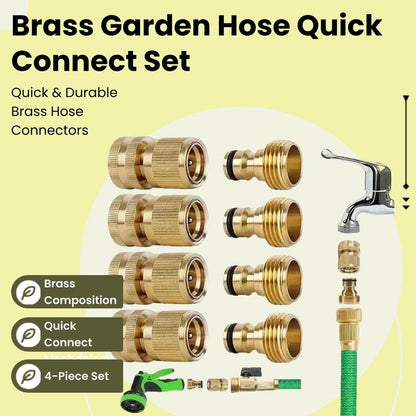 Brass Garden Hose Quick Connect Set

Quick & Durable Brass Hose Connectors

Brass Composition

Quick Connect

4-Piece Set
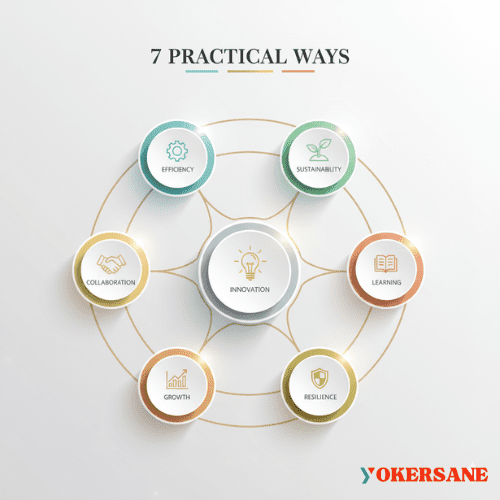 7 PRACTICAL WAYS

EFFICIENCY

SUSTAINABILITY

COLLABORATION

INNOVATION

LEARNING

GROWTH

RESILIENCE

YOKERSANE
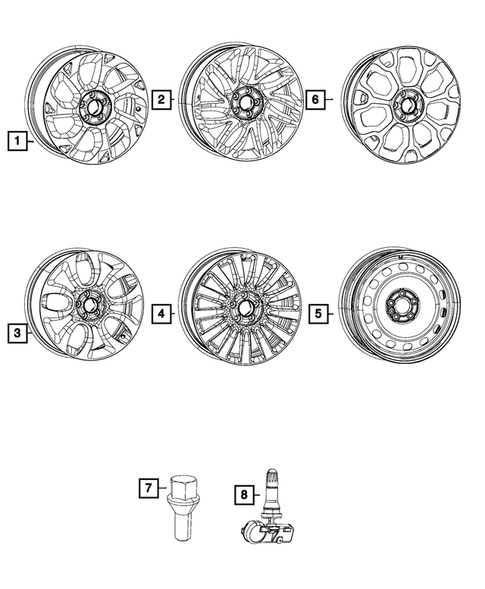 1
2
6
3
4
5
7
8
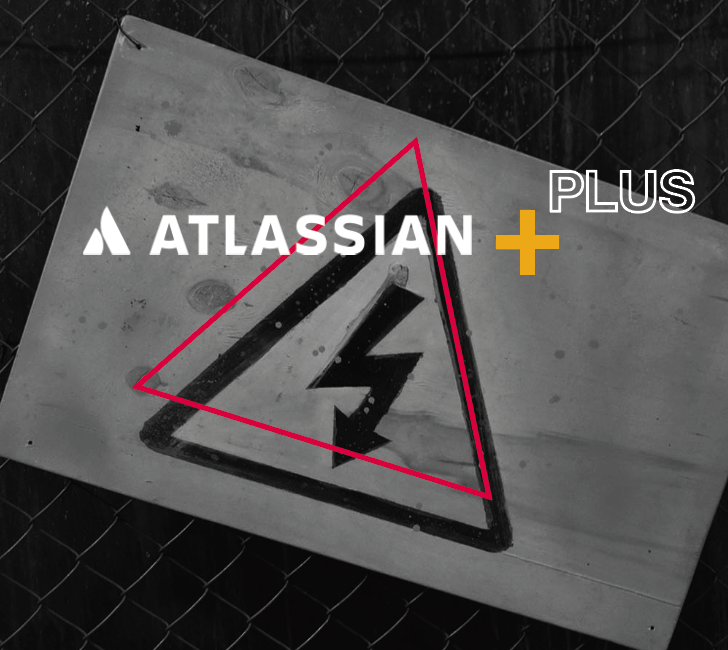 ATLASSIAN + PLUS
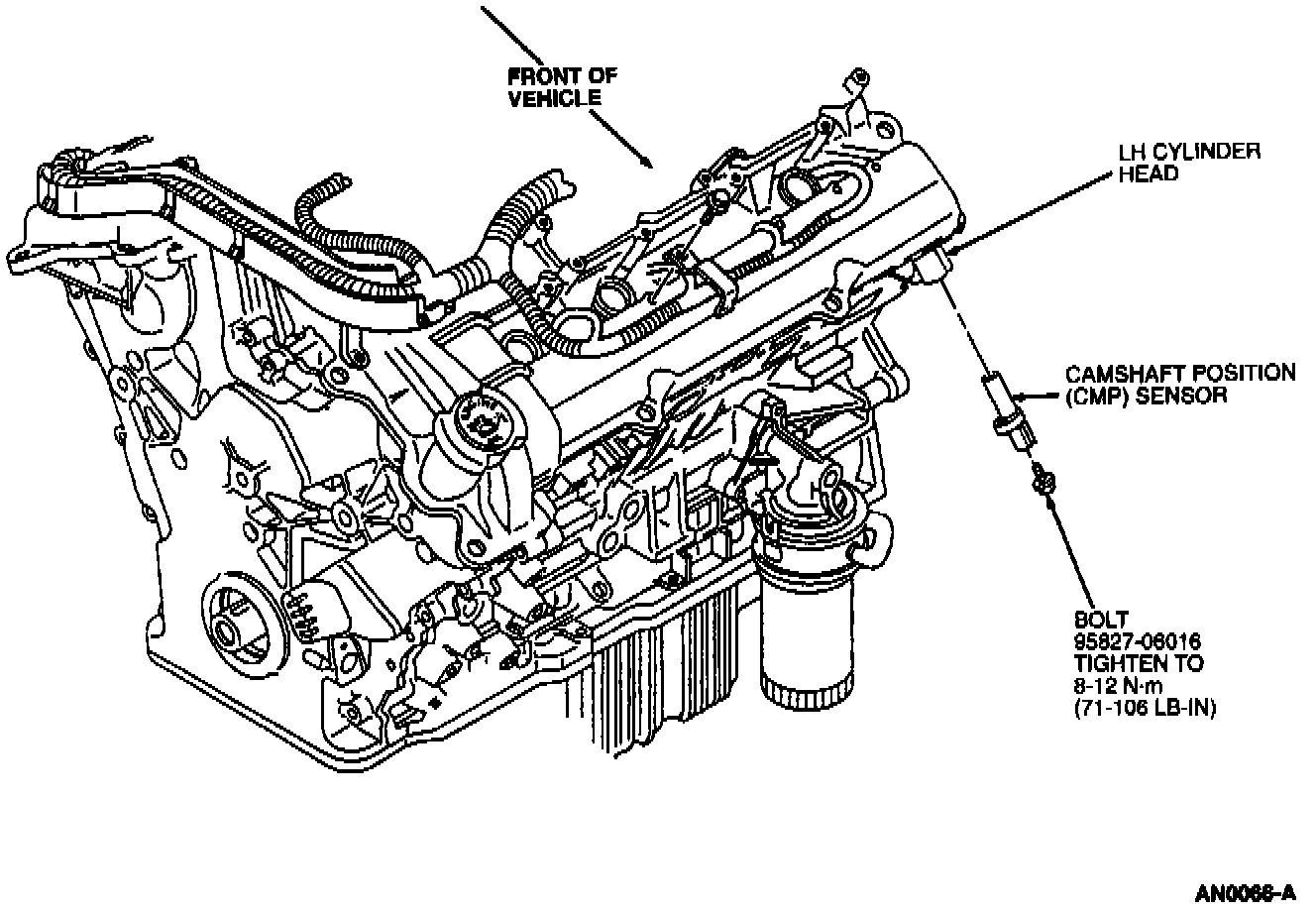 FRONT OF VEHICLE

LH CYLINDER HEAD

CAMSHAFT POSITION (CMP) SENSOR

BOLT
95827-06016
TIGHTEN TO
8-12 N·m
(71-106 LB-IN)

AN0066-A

§ §

Task brief. The records must be copied with no word altered, and without their pictures.

Solution to the problem.
 Brass Garden Hose Quick Connect Set

Quick & Durable Brass Hose Connectors

Brass Composition

Quick Connect

4-Piece Set
 7 PRACTICAL WAYS

EFFICIENCY

SUSTAINABILITY

COLLABORATION

INNOVATION

LEARNING

GROWTH

RESILIENCE

YOKERSANE
 1
2
6
3
4
5
7
8
 ATLASSIAN + PLUS
 FRONT OF VEHICLE

LH CYLINDER HEAD

CAMSHAFT POSITION (CMP) SENSOR

BOLT
95827-06016
TIGHTEN TO
8-12 N·m
(71-106 LB-IN)

AN0066-A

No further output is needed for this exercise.